> [AIM]: Take the part of the data below that opens with the line containing "this 1270×952 image." and runs through the end. Render it as a JSON list of strings, one per line, and skip blank lines.

::::::::

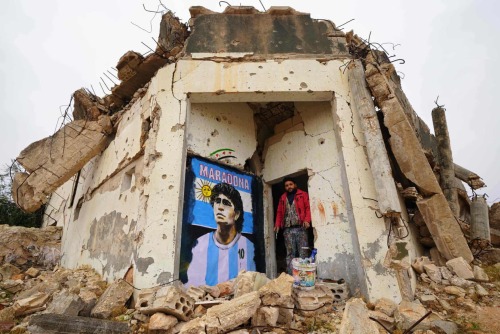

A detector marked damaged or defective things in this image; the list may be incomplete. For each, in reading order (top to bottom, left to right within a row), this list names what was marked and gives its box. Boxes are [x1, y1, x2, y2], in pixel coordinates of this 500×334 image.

broken concrete slab [12, 116, 112, 213]
broken concrete slab [27, 314, 130, 332]
broken concrete slab [90, 280, 133, 318]
broken concrete slab [137, 284, 195, 320]
broken concrete slab [205, 290, 262, 334]
broken concrete slab [340, 298, 378, 332]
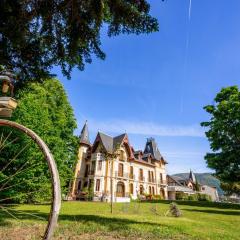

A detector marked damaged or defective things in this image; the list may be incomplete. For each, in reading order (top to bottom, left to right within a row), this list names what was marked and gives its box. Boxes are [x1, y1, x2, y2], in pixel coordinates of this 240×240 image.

rusty wagon wheel [0, 120, 61, 240]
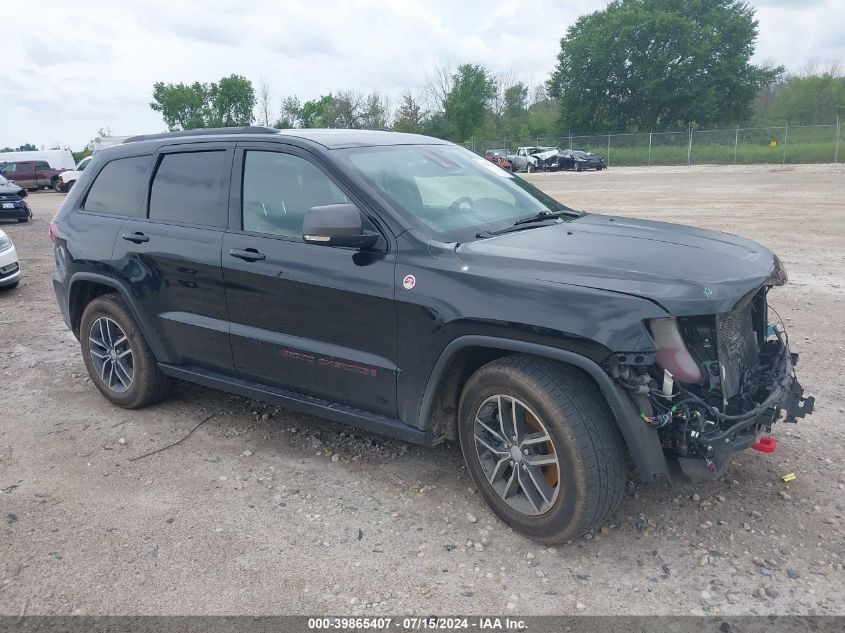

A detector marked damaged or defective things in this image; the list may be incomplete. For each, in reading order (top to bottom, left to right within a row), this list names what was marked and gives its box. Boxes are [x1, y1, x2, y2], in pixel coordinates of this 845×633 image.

damaged front end [608, 286, 816, 478]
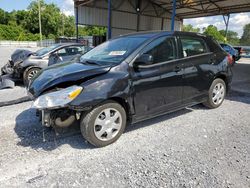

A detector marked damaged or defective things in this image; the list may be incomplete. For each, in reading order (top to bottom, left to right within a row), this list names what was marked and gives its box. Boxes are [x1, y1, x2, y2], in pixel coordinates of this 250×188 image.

crumpled hood [10, 49, 33, 65]
crumpled hood [27, 61, 112, 97]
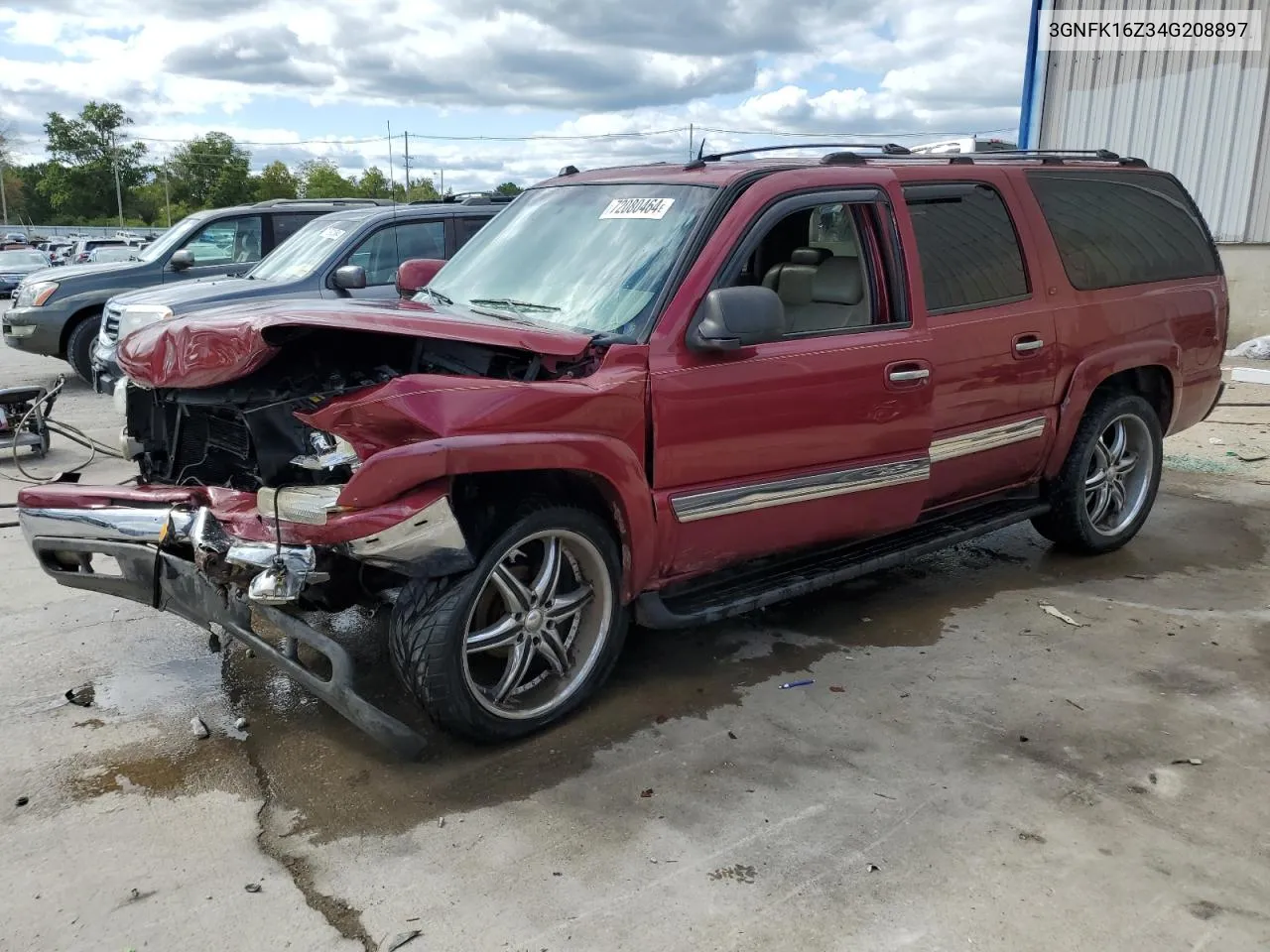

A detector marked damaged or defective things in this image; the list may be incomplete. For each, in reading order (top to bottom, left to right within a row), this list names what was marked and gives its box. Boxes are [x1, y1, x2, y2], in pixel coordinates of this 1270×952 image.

cracked windshield [421, 184, 710, 337]
damaged hood [119, 298, 595, 387]
wrecked red suv [20, 145, 1222, 754]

::::::::

> [RESULT]:
[
  "A detector marked damaged or defective things in this image; the list may be incomplete. For each, in reading order (top to bottom, left to right within a row), this list names what was marked and gives its box. Boxes are [x1, y1, x2, y2], in pixel coordinates of this 1270×952 image.",
  "cracked windshield [421, 184, 710, 337]",
  "damaged hood [119, 298, 595, 387]",
  "wrecked red suv [20, 145, 1222, 754]"
]